EPA Seeks Comment on its Cost-Benefit Analyses

UPDATED 07.03.2018 EPA has extended the deadline for comments to August 13.

EPA is seeking public comment on how it should consider costs and benefits in its rulemakings through a recently published advanced notice of proposed rulemaking (ANPRM) entitled Increasing Consistency and Transparency in Considering Costs and Benefits in the Rulemaking Process.  Among other things, EPA specifically asks if it should promulgate regulations detailing its cost-benefit approach in setting pollution standards.  EPA states that the statutes it implements use terms such as “practicable,” “achievable,” and “feasible” with little guidance as to what meets these standards.  EPA asks if there is value in a consistent approach, and if so, should there be uniformity within a particular program, within one statute, or across multiple statutes.   EPA also asks about how to weigh “co-benefits” of a rule (a benefit of the rule that is not the purpose of the rulemaking, such as a reduction in a pollutant other than the target pollutant) and how to handle uncertainty.

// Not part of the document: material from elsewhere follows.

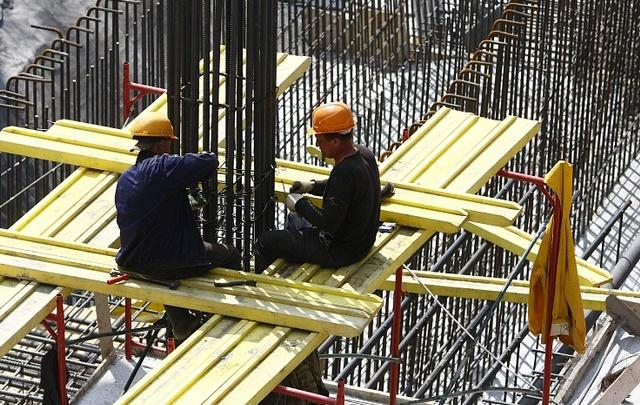 В Самаре растет спрос на рабочих заводов, инженеров, строителей и менеджеров продаж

In the press release accompanying the ANPRM, Administrator Pruitt targeted the Obama Administration’s cost-benefit analyses, stating that “[m]any have complained that the previous administration inflated the benefits and underestimated the costs of its regulations through questionable cost-benefit analysis.”  One particular motivator of the ANPRM is apparently EPA’s prior use of co-benefits—for example, reductions in particulate matter by a rule directly targeting mercury—in analyzing the impacts of Clean Air Act rules.  EPA says that it is now looking for “ways to codify common-sense, best practices for cost-benefit analysis.”

Comments are currently due by July 13, 2018, and can be submitted in a number of ways, including online.